§ Document section
STEWART: Well, it sells very well. I am on a book tour right now. So, I have been going into many cities with my newest book, which is "Martha Stewart's Cooking School."

We have had a phenomenal turnout at the book signings, and people thanking me...

CAVUTO: How many books have you written?

STEWART: Well, we have published -- Martha Stewart Living has published, under my name, 66 books. And I personally have written, I think -- I think this is the 33rd, something like that, a lot books.


CAVUTO: ... Stephen King every down moment?

STEWART: Oh, up in the attic at night...

CAVUTO: Right. Right.

STEWART: ... with the oil burning, yes.

But, no, this is a really good book. And it is apropos to the times, because it is refreshing your cooking skills. It is teaching you cooking skills, so that you can make, on your budget, a decent, delicious, nutritious meal.

CAVUTO: Well, that -- one of your strengths has been appealing to people in all price points...


CAVUTO: ... from the Wal-Mart...



CAVUTO: ... and all the way up.

How is that working out, because we're hearing, up the food chain, it's hurting?

STEWART: It's working well.

Well, right now, most of our product is sold at a wonderful store called Macy's. And, so, we have a huge -- we have about 4,000 (INAUDIBLE) at Macy's. Now, we are selling an awful lot there. And our sales are holding up. We're -- our product is the most registered for, for brides. And that is a pretty recession-proof business. They may cut the cost of their wedding, but you can't really the cost of the gifts so much.

§ What needs to be done
Reproduce the interview transcript above in full, word for word.

§ Supplied data
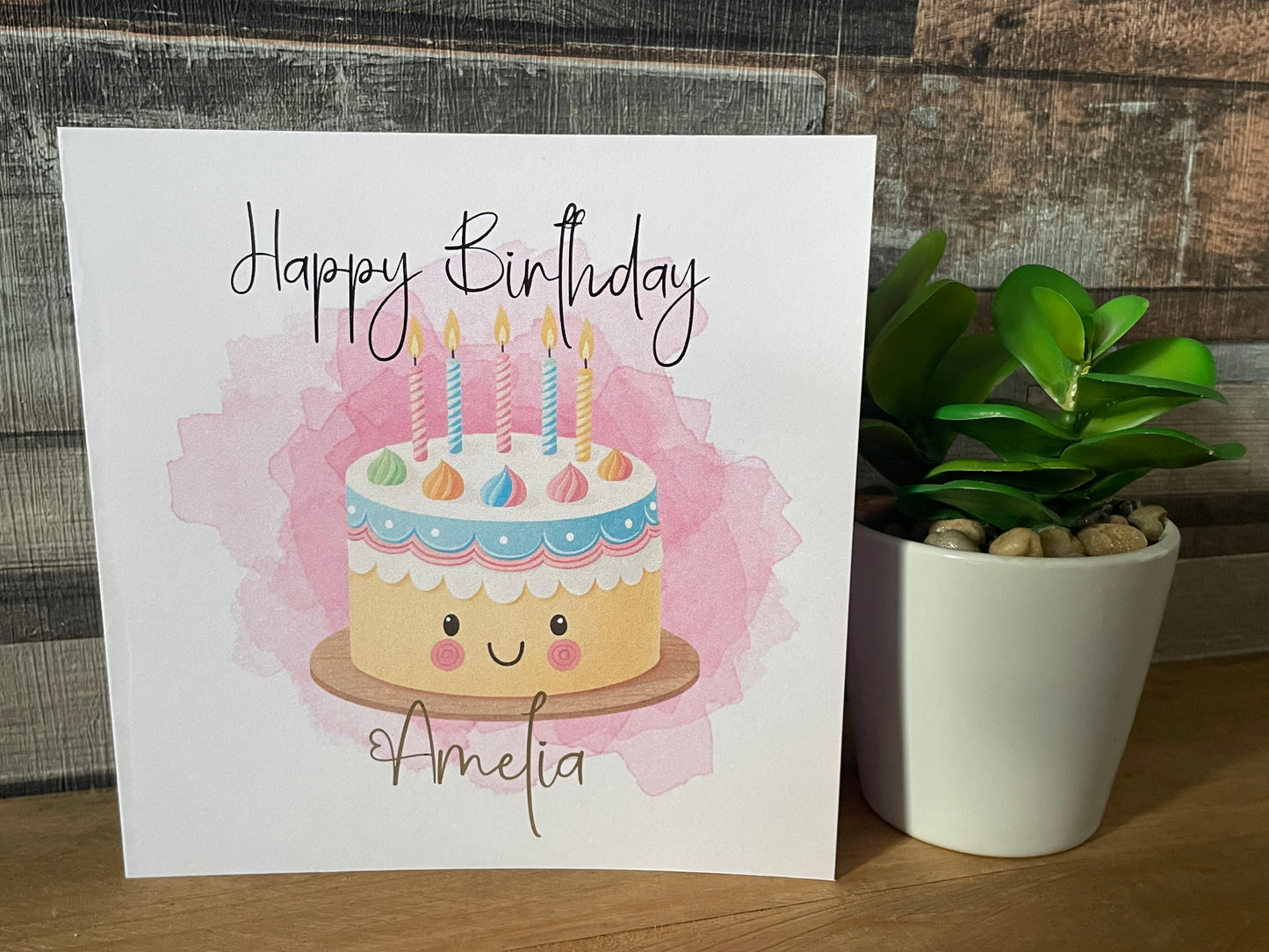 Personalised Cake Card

§ Answer to this problem
STEWART: Well, it sells very well. I am on a book tour right now. So, I have been going into many cities with my newest book, which is "Martha Stewart's Cooking School."

We have had a phenomenal turnout at the book signings, and people thanking me...

CAVUTO: How many books have you written?

STEWART: Well, we have published -- Martha Stewart Living has published, under my name, 66 books. And I personally have written, I think -- I think this is the 33rd, something like that, a lot books.


CAVUTO: ... Stephen King every down moment?

STEWART: Oh, up in the attic at night...

CAVUTO: Right. Right.

STEWART: ... with the oil burning, yes.

But, no, this is a really good book. And it is apropos to the times, because it is refreshing your cooking skills. It is teaching you cooking skills, so that you can make, on your budget, a decent, delicious, nutritious meal.

CAVUTO: Well, that -- one of your strengths has been appealing to people in all price points...


CAVUTO: ... from the Wal-Mart...



CAVUTO: ... and all the way up.

How is that working out, because we're hearing, up the food chain, it's hurting?

STEWART: It's working well.

Well, right now, most of our product is sold at a wonderful store called Macy's. And, so, we have a huge -- we have about 4,000 (INAUDIBLE) at Macy's. Now, we are selling an awful lot there. And our sales are holding up. We're -- our product is the most registered for, for brides. And that is a pretty recession-proof business. They may cut the cost of their wedding, but you can't really the cost of the gifts so much.